Collected data
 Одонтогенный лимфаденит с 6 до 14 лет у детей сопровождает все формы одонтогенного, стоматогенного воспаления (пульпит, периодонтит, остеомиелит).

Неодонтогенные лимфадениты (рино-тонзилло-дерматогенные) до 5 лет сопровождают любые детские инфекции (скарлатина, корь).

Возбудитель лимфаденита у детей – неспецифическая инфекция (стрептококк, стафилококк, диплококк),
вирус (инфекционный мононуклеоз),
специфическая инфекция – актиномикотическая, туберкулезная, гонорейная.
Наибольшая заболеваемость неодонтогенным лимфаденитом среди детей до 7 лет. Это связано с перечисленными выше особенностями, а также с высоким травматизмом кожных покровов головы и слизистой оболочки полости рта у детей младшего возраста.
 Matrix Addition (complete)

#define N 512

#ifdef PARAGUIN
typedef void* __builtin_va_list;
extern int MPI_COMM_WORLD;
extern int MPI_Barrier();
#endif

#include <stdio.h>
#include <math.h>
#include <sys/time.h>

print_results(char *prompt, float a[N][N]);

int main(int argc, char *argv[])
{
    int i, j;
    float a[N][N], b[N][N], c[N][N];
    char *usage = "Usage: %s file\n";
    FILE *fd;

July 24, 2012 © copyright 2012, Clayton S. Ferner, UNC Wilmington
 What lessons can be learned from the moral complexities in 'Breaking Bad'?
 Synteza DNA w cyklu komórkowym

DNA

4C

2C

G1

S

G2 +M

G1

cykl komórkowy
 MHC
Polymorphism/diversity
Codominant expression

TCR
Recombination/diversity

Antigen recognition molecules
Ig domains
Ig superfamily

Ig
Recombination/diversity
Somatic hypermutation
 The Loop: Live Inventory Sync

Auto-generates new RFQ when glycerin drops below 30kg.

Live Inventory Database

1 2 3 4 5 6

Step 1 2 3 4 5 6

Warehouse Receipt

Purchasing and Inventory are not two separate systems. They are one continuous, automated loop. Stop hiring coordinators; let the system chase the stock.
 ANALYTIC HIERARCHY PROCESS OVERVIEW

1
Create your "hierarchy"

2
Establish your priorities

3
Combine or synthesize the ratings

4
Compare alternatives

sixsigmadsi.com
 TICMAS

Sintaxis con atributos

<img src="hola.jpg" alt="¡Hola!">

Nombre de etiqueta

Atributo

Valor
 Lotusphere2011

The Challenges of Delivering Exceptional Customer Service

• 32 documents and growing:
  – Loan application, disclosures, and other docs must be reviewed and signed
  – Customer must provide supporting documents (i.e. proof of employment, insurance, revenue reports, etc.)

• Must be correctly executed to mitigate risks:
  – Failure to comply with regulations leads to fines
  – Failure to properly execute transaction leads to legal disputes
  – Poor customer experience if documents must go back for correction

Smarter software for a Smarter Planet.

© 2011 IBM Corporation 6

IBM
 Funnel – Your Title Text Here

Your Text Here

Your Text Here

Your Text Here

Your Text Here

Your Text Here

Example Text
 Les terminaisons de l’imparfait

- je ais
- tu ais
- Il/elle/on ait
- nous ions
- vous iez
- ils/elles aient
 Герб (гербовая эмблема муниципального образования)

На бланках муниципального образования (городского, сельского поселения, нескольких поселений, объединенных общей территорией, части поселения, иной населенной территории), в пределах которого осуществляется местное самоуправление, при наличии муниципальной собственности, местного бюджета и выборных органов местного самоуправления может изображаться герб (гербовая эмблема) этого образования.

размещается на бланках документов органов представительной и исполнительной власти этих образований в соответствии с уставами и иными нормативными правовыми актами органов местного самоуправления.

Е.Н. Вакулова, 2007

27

# [REQUIREMENT]
Above are the records; repeat exactly the lines from the one holding "#define N 512" down to the one holding "leads to fines", end lines included.

# [SOLUTION TO THE EXERCISE]
#define N 512

#ifdef PARAGUIN
typedef void* __builtin_va_list;
extern int MPI_COMM_WORLD;
extern int MPI_Barrier();
#endif

#include <stdio.h>
#include <math.h>
#include <sys/time.h>

print_results(char *prompt, float a[N][N]);

int main(int argc, char *argv[])
{
    int i, j;
    float a[N][N], b[N][N], c[N][N];
    char *usage = "Usage: %s file\n";
    FILE *fd;

July 24, 2012 © copyright 2012, Clayton S. Ferner, UNC Wilmington
 What lessons can be learned from the moral complexities in 'Breaking Bad'?
 Synteza DNA w cyklu komórkowym

DNA

4C

2C

G1

S

G2 +M

G1

cykl komórkowy
 MHC
Polymorphism/diversity
Codominant expression

TCR
Recombination/diversity

Antigen recognition molecules
Ig domains
Ig superfamily

Ig
Recombination/diversity
Somatic hypermutation
 The Loop: Live Inventory Sync

Auto-generates new RFQ when glycerin drops below 30kg.

Live Inventory Database

1 2 3 4 5 6

Step 1 2 3 4 5 6

Warehouse Receipt

Purchasing and Inventory are not two separate systems. They are one continuous, automated loop. Stop hiring coordinators; let the system chase the stock.
 ANALYTIC HIERARCHY PROCESS OVERVIEW

1
Create your "hierarchy"

2
Establish your priorities

3
Combine or synthesize the ratings

4
Compare alternatives

sixsigmadsi.com
 TICMAS

Sintaxis con atributos

<img src="hola.jpg" alt="¡Hola!">

Nombre de etiqueta

Atributo

Valor
 Lotusphere2011

The Challenges of Delivering Exceptional Customer Service

• 32 documents and growing:
  – Loan application, disclosures, and other docs must be reviewed and signed
  – Customer must provide supporting documents (i.e. proof of employment, insurance, revenue reports, etc.)

• Must be correctly executed to mitigate risks:
  – Failure to comply with regulations leads to fines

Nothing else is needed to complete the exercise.